BRONFRAGMENT:
┌────────
Aangezien het merendeel van de achtergelaten vreemdelingen vrouw is, wordt in de voorgaande passage gerept van achtergelaten vrouwen. Vanzelfsprekend kunnen ook mannen en minderjarigen een beroep doen op de omstandigheid dat zij zijn achtergelaten.
Bij omstandigheden waardoor de te late indiening van de aanvraag niet aan de vreemdeling toe te rekenen zou kunnen zijn, kan tevens worden gedacht aan de situatie waarbij de vreemdeling met terugwerkende kracht een verblijfsvergunning wordt verleend, waarbij de geldigheidsduur van de vergunning op het moment dat de inwilligende beschikking bekend wordt gemaakt reeds is geëindigd, omdat geen gebruik gemaakt kon worden van de met artikel 3.67, tweede lid, Vreemdelingenbesluit gegeven bevoegdheid. Indien de vreemdeling in dit geval de aanvraag indient binnen zes maanden nadat de inwilligende beschikking bekend is gemaakt, kan de vreemdeling niet worden toegerekend dat hij de aanvraag niet heeft ingediend voordat de geldigheidsduur van de verblijfsvergunning eindigde.
Uiteraard zijn de twee hiervoor genoemde voorbeelden niet de enige situaties waarin sprake is van omstandigheden waardoor de te late indiening van de aanvraag niet aan de vreemdeling toe te rekenen zou kunnen zijn.
└────────
UITTREKSEL GEGEVENS:
┌────────
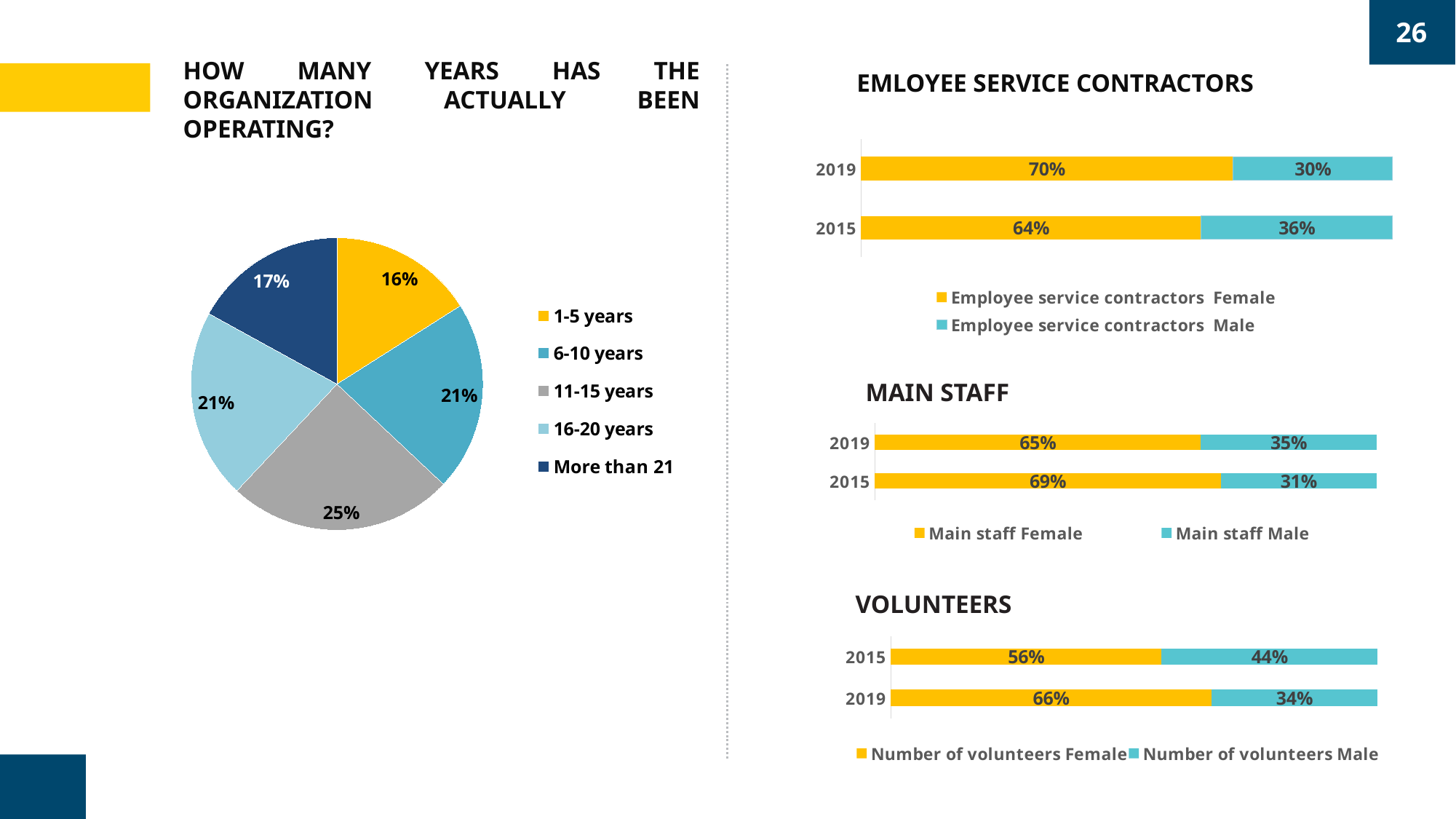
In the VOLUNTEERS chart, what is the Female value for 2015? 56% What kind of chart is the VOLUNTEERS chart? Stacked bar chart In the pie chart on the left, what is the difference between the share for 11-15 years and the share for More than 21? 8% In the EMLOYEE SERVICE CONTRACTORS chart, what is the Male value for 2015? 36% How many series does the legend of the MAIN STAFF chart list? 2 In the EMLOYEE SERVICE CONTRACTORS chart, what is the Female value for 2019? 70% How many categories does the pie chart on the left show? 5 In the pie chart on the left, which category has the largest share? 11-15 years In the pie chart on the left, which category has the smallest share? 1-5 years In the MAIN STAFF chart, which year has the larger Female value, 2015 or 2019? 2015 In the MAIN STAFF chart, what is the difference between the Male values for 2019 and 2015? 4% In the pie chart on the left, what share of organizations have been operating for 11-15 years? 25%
└────────
WAT GEVRAAGD WORDT:
Neem uit het bronfragment het deel over dat opent met "Uiteraard zijn de" en sluit met "zou kunnen zijn.", en verander daarin "voorbeelden" in "gevallen".

ANTWOORD OP OPGAVE:
Uiteraard zijn de twee hiervoor genoemde gevallen niet de enige situaties waarin sprake is van omstandigheden waardoor de te late indiening van de aanvraag niet aan de vreemdeling toe te rekenen zou kunnen zijn.